To avoid paying more than you need, start looking at your remortgage options - both with your existing lender and its rivals - a few months before your deal comes to an end.
“Once you’ve found a rate you’re happy with, move quickly in order to secure it. In some cases lenders are only providing a couple of hours’ notice before increasing rates, so have your documents ready and get them to your broker as soon as possible.”
Dean Wickett, Mortgage Expert at Mojo Mortgages
How long you fix for will really come down to how much certainty you need, your current financial circumstances, and what your future plans are, both financially and in terms of home ownership.

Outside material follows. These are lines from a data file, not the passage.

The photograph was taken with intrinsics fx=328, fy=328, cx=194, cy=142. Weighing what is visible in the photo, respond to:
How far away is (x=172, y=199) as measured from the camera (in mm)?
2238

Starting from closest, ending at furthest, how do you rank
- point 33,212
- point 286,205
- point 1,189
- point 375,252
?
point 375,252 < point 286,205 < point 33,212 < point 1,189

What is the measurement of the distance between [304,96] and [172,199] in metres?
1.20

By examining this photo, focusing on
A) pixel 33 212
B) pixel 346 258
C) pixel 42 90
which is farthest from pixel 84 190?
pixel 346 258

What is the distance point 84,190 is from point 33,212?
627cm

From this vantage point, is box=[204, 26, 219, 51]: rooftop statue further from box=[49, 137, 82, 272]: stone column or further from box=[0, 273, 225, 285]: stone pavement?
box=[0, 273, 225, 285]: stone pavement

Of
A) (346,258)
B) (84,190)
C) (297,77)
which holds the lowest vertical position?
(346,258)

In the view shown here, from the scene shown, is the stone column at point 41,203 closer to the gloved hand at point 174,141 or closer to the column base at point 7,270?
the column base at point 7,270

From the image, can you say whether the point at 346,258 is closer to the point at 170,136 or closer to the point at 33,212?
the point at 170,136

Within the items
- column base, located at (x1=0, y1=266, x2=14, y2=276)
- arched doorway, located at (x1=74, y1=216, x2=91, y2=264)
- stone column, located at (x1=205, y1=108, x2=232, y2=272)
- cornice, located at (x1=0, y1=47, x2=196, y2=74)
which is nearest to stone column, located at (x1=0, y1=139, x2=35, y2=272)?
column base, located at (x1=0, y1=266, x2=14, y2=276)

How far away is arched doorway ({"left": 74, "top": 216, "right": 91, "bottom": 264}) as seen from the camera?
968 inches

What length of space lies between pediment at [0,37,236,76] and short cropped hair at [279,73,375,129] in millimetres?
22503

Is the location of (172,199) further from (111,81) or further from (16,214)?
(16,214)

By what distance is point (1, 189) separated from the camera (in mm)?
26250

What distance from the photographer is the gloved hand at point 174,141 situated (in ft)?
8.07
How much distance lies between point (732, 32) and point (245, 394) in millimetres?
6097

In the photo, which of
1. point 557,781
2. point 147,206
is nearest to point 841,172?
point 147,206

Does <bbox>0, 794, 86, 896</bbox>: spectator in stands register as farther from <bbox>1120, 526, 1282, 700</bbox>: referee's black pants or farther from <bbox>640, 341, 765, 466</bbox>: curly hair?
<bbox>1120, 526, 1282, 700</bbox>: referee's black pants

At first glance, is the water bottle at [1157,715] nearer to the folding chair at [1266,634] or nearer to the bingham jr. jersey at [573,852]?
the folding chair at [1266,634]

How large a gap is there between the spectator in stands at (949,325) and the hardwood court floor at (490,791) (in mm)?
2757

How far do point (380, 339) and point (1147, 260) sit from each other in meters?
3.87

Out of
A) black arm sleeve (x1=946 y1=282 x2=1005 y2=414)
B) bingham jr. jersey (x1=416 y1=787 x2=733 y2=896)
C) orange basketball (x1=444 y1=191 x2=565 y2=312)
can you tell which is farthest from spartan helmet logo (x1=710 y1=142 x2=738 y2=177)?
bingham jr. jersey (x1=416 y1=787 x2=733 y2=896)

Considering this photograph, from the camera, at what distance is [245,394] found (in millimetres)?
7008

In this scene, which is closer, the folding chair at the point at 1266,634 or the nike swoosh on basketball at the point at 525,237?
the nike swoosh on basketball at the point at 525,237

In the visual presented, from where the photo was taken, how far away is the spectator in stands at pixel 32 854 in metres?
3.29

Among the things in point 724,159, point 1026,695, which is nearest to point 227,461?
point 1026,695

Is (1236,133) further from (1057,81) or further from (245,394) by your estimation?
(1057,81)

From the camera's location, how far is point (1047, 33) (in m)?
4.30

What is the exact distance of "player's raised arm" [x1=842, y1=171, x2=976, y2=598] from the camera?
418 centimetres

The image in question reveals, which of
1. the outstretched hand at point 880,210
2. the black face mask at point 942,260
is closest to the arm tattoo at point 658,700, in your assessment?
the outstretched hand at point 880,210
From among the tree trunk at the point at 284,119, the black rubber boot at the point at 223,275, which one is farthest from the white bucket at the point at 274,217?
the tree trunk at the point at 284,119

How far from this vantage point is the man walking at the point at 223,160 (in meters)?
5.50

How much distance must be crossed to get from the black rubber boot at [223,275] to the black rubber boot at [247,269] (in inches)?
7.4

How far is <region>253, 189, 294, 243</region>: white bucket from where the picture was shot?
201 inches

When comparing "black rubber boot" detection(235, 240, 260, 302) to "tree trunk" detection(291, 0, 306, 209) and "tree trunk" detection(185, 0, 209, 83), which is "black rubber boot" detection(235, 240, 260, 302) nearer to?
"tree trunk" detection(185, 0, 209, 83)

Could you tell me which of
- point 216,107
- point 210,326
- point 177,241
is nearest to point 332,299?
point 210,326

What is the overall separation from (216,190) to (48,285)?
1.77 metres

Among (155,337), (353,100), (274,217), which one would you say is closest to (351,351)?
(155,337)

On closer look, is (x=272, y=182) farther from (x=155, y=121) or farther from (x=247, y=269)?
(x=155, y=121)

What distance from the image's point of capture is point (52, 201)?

You could consider the following when making your choice:
What’s more important, security or saving money? - If it’s security you might feel better to fix for longer, but if you do, there is more potential to lose out if interest rates fall, so perhaps not the best option if you want to ensure you always pay the minimum rate possible
How long will you stay in your home? - If you’re looking to upsize in a couple of years, then it’s probably best not to fix for a long duration, as you’ll likely need to remortgage and borrow more for a larger property. If you’re locked into a long fixed-rate period, the ERCs will make it much more expensive to switch mortgages
Remortgage fees - It’s all very well looking to remortgage every few years to ensure you always have the cheapest rate, but even if you stick to shorter fixed rate deals to prevent paying ERCs each time, there are still a range of fees that apply to remortgaging. Remortgaging very regularly can negate the benefits of switching to a cheaper rate, as you could end up spending any savings on multiple remortgage fees
Your repayments won't rise for the next two years, even if interest rates go up
Knowing how much you’ll be paying each month makes it easier to manage your finances
If interest rates do rise, you may end up paying less than you would have done on a variable-rate deal
If rates fall or you want to move house, you only have to wait two years at most to pay off your mortgage without facing ERCs
You’ll generally pay higher mortgage rates than variable-rate deals at the start
You’ll lose out on more competitive rates if interest rates fall during your two year fixed rate mortgage term
You’ll usually pay a higher arrangement fee
You’ll need a new deal in two years, which means more remortgage fees
If you want to switch your mortgage within two years, either to save money or move, you’ll have to pay ERCs that can often cost thousands of pounds
Two-year-fixed mortgage deals offer peace of mind that your rate will remain the same for two years, but also a degree of flexibility in that you can switch deals after this time. It’s always worth comparing prices and rates because there can be quite a big difference between lenders – especially when you factor fees in too.”